Goal of the exercise –
Copy every line from the one containing "Among these items" down to the end of the records, with each line unchanged.

^^^^^^^^

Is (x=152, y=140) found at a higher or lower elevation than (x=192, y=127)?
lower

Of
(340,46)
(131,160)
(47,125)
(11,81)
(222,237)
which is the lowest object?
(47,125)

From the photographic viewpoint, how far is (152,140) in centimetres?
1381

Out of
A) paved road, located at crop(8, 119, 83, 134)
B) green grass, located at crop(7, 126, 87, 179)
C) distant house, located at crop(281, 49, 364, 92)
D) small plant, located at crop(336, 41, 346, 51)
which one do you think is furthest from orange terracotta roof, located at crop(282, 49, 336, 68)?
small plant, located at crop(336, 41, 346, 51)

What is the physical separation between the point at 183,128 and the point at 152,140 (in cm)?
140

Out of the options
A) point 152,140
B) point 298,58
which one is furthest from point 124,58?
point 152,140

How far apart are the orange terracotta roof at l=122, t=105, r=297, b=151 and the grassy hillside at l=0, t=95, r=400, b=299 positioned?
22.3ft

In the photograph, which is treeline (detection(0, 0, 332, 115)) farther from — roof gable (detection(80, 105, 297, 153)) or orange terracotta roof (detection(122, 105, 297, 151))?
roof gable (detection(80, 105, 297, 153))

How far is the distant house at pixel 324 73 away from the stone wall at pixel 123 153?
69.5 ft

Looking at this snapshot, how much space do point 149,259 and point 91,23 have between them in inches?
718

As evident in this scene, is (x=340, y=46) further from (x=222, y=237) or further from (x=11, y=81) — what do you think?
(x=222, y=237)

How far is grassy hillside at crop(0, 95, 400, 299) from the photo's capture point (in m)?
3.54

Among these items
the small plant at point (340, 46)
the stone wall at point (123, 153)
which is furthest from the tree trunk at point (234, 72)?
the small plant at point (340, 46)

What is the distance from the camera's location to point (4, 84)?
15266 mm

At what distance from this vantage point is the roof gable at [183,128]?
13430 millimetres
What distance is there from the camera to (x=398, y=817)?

^^^^^^^^

Result of the exercise –
Among these items
the small plant at point (340, 46)
the stone wall at point (123, 153)
which is furthest from the tree trunk at point (234, 72)?
the small plant at point (340, 46)

What is the distance from the camera's location to point (4, 84)?
15266 mm

At what distance from this vantage point is the roof gable at [183,128]?
13430 millimetres
What distance is there from the camera to (x=398, y=817)?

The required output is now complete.